Toshiba Memory PCIe-SSDs bis 1 TB

Die neue Single-Package-SSD von Toshiba Memory steht mit Speicherkapazitäten von 128 GB, 256 GB, 512 GB und 1.024 GB zur Verfügung, entweder als BGA-Modul M.2 1620 oder als wechselbares Modul M.2 2230.
Die neue Single-Package-SSD von Toshiba Memory steht mit Speicherkapazitäten von 128 GB, 256 GB, 512 GB und 1.024 GB zur Verfügung, entweder als BGA-Modul M.2 1620 oder als wechselbares Modul M.2 2230.

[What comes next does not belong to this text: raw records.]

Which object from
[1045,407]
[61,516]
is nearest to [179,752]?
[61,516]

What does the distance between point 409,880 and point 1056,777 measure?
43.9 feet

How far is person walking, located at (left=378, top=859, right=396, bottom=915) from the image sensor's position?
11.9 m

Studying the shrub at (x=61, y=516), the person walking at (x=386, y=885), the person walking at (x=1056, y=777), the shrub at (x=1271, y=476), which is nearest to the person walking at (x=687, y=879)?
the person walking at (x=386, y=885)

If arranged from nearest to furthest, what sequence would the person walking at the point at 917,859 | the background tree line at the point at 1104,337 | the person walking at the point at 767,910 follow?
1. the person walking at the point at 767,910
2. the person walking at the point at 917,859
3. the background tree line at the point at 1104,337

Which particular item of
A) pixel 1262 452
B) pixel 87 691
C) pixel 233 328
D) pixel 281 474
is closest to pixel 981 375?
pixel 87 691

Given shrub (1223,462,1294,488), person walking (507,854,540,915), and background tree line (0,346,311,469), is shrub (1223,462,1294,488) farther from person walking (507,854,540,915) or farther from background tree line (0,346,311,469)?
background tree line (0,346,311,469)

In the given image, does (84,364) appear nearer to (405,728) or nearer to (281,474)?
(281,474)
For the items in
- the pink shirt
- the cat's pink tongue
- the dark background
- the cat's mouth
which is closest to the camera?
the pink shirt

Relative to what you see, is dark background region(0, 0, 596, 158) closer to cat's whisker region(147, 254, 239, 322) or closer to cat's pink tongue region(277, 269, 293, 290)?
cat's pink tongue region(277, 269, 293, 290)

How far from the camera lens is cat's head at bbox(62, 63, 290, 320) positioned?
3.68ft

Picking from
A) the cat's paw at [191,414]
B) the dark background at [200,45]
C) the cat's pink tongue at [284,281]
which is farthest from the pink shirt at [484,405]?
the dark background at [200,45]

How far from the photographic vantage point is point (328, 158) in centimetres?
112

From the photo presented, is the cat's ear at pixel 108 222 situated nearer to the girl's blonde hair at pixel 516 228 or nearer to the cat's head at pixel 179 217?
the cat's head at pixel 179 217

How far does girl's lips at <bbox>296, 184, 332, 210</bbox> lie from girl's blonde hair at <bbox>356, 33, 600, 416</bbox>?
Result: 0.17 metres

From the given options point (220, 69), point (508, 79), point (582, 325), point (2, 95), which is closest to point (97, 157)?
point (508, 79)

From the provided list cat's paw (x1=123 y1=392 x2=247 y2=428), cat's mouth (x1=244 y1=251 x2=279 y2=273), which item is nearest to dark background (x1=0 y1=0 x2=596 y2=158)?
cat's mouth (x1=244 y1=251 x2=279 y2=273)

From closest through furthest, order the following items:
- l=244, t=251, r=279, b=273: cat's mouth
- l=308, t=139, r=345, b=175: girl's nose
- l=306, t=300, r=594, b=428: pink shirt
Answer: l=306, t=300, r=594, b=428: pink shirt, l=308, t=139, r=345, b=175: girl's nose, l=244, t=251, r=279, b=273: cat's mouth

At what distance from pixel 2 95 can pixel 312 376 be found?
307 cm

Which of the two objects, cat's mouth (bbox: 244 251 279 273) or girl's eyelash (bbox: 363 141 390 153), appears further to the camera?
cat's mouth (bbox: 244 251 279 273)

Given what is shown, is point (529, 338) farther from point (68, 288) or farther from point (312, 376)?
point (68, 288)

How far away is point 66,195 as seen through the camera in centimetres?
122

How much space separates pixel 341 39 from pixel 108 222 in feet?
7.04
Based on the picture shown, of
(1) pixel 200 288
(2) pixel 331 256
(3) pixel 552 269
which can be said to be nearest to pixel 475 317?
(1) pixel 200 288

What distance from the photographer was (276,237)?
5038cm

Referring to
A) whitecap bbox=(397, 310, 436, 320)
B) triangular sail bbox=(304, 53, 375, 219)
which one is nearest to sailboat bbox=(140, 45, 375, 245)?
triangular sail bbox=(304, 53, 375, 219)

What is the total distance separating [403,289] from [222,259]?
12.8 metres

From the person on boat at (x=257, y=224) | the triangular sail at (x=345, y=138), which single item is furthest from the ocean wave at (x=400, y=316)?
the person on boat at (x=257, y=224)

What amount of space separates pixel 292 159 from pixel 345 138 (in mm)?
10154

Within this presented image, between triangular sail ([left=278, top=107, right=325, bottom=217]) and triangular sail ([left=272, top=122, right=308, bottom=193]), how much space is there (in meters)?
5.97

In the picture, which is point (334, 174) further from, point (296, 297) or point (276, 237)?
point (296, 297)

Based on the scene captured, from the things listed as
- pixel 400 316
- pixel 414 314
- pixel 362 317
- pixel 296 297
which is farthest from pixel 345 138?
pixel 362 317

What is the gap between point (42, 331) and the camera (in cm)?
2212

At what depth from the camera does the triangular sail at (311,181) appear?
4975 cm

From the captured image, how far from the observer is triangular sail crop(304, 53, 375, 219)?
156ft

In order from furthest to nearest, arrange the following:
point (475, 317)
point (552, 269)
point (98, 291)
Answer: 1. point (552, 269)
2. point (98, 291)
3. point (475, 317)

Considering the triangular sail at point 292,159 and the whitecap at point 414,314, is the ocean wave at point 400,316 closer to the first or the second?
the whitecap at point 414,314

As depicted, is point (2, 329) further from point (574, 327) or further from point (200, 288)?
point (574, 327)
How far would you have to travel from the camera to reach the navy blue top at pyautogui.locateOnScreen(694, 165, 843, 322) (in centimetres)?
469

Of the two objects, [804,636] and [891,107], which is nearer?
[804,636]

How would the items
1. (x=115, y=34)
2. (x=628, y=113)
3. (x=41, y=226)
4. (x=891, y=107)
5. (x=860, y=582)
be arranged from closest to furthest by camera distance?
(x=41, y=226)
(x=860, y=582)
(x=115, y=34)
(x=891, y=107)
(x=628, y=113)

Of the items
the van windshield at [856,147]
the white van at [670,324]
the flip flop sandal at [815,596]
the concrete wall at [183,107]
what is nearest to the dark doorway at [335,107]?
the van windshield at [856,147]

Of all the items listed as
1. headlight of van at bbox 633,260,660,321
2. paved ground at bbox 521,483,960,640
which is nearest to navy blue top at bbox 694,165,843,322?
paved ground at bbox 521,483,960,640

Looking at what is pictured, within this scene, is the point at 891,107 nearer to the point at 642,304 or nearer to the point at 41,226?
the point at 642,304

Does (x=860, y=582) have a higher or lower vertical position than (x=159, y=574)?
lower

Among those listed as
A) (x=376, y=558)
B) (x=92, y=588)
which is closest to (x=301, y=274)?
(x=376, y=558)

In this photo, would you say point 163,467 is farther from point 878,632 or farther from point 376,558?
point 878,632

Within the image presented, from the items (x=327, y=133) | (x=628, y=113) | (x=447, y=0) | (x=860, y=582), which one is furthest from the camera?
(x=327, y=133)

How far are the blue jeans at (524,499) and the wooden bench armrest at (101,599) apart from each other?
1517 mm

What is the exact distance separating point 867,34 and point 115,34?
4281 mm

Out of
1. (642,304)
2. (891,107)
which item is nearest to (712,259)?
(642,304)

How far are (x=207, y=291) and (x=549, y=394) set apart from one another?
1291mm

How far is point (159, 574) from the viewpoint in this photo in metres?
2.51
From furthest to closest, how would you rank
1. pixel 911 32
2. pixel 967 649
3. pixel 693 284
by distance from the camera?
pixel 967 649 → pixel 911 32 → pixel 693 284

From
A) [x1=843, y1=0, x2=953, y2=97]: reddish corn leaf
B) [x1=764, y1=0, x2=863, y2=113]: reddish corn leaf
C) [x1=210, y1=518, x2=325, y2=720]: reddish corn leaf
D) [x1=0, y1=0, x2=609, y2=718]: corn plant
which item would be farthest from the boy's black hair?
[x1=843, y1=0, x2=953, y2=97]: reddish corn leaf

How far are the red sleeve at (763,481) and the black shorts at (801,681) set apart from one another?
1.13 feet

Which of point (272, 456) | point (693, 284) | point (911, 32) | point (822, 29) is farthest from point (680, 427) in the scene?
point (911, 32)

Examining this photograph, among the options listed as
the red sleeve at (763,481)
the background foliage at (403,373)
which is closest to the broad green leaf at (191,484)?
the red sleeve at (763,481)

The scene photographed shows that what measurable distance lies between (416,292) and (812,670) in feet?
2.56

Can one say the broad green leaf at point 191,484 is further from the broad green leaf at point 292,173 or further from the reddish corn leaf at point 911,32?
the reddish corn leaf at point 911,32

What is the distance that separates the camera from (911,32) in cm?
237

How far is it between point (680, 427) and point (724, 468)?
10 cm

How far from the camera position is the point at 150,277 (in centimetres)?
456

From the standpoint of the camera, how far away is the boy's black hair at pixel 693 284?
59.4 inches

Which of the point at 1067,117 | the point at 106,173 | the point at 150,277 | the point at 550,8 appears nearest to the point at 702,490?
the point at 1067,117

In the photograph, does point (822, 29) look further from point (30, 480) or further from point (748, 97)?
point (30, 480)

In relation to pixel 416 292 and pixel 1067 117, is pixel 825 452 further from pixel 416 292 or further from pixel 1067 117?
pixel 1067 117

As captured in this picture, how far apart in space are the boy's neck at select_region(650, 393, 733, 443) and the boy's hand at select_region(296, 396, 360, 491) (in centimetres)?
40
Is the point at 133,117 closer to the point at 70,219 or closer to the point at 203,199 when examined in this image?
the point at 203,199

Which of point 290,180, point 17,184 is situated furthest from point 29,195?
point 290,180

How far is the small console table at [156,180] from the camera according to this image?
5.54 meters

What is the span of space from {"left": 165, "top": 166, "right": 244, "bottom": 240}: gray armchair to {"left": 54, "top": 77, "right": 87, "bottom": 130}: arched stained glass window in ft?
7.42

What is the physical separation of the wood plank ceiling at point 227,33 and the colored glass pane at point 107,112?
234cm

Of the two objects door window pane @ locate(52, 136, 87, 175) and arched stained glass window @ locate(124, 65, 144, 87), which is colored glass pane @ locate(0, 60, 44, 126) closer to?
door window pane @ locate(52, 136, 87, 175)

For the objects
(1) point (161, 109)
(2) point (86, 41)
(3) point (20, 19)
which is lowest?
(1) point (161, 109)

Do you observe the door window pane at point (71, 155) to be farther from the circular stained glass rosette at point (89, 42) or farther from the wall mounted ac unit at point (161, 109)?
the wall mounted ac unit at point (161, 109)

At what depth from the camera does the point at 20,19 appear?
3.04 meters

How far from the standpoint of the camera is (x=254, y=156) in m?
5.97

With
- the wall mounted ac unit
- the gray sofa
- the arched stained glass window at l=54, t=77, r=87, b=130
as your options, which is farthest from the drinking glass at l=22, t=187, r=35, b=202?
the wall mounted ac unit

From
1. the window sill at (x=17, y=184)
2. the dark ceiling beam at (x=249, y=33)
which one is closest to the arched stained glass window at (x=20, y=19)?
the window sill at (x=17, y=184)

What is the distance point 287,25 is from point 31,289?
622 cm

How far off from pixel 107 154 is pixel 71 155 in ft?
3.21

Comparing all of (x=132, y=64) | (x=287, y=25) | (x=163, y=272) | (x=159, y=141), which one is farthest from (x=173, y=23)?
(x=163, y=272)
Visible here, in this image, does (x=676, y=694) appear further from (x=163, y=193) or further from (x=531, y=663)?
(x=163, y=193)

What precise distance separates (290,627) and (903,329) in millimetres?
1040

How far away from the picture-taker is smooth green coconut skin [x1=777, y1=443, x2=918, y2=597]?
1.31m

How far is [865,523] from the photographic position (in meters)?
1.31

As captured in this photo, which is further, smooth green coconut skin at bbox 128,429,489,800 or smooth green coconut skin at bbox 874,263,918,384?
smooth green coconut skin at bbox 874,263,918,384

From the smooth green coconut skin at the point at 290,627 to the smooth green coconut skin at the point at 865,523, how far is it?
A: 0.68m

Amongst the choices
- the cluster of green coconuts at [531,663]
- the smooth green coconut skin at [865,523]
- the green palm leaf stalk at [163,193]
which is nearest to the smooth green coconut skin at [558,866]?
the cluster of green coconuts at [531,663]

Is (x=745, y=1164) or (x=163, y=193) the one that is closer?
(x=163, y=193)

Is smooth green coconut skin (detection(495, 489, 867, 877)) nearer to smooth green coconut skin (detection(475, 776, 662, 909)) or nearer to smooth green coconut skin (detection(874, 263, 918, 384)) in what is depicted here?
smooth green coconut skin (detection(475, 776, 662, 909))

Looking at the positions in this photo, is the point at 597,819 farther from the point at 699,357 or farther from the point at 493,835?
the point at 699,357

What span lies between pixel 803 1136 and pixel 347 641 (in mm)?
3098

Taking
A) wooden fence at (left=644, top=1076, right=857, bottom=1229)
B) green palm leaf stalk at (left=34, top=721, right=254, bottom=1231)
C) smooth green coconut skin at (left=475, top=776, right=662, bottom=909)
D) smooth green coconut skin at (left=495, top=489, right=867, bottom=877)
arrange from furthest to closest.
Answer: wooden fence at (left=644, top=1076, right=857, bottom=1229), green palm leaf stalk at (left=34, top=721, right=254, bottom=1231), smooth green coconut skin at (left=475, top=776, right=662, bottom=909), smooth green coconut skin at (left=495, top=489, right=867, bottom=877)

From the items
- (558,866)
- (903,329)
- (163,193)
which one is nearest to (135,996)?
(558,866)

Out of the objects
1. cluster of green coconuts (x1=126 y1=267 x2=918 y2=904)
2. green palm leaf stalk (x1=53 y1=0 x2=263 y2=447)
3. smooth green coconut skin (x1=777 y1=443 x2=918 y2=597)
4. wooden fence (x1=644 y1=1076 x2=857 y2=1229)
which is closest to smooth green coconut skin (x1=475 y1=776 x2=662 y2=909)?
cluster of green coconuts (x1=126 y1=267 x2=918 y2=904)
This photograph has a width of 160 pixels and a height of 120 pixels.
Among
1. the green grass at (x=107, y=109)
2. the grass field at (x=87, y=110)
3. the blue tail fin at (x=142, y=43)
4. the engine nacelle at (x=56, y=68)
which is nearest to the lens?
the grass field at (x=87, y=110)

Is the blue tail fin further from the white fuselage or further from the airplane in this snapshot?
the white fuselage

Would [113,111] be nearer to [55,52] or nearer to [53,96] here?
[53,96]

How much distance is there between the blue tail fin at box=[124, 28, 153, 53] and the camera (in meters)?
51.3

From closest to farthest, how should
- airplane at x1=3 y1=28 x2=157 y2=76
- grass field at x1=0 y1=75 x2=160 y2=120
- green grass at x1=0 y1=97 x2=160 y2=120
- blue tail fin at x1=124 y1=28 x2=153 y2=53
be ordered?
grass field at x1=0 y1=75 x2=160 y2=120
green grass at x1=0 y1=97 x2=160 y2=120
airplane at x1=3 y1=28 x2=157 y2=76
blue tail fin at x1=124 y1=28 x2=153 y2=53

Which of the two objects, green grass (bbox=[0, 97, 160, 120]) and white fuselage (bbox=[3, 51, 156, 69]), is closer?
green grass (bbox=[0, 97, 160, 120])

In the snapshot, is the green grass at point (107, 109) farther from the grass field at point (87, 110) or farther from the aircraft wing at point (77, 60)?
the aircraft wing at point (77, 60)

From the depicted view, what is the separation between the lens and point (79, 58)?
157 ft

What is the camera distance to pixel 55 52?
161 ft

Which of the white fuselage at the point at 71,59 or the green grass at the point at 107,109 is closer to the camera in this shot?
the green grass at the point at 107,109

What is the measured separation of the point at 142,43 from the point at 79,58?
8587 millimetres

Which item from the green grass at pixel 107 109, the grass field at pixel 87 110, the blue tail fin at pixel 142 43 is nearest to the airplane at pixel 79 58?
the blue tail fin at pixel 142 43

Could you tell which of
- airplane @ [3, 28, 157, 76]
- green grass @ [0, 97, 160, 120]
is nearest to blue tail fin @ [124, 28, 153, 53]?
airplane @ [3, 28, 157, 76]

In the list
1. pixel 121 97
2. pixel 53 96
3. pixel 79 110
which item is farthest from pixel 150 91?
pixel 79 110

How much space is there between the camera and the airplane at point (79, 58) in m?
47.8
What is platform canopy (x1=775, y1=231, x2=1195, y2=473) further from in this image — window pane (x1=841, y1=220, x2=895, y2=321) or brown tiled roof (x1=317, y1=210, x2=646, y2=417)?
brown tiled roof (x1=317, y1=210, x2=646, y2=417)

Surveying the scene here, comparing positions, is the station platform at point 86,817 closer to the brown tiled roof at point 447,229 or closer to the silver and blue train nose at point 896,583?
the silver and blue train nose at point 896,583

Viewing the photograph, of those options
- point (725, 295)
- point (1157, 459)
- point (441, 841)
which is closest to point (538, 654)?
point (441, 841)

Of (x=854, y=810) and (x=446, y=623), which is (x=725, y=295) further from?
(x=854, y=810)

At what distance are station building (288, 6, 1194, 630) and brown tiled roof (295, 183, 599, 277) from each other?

Mit den PCIe-SSDs der neuen BG-Serie zielt Toshiba Memory auf den Einsatz in Notebooks und eingebetteten Systemen sowie von Boot-Servern für Rechenzentren.

Toshiba Memory hatte als erstes Unternehmen einen PCIe-SSD in einem einzigen Gehäuse entwickelt. Mit der neuen Generation der BG-Serie, die auf den 96-Layer-BiCS-FLASH-3D-Flash-Speichern basieren, stehen nun Client-SSDs mit der größten Speicherdichte zur Verfügung. Die maximale Kapazität steigt von 512 GB auf 1.024 GB (rund 1 TB) wobei die Bauhöhe bei nur 1,3 mm liegt. Darüber hinaus verdoppelt die BG4-Serie die PCIe-Gen3-Lane-Anzahl von zwei auf vier, um die Performance im Vergleich zur vorhergehenden Produktgeneration zu erhöhen.

So verbessert sich die sequenzielle Lesegeschwindigkeit um 50 Prozent auf bis zu 2.250 MB/s, die  sequenzielle Schreibgeschwindigkeit um 70 Prozent auf bis zu 1.700 MB/s. Außerdem erreichen die neuen Speicher bis zu 380.000 Random-Read-IOPS (Verbesserung um 153 Prozent) und bis zu 190.000 Random-Write-IOPS  (plus 90 Prozent).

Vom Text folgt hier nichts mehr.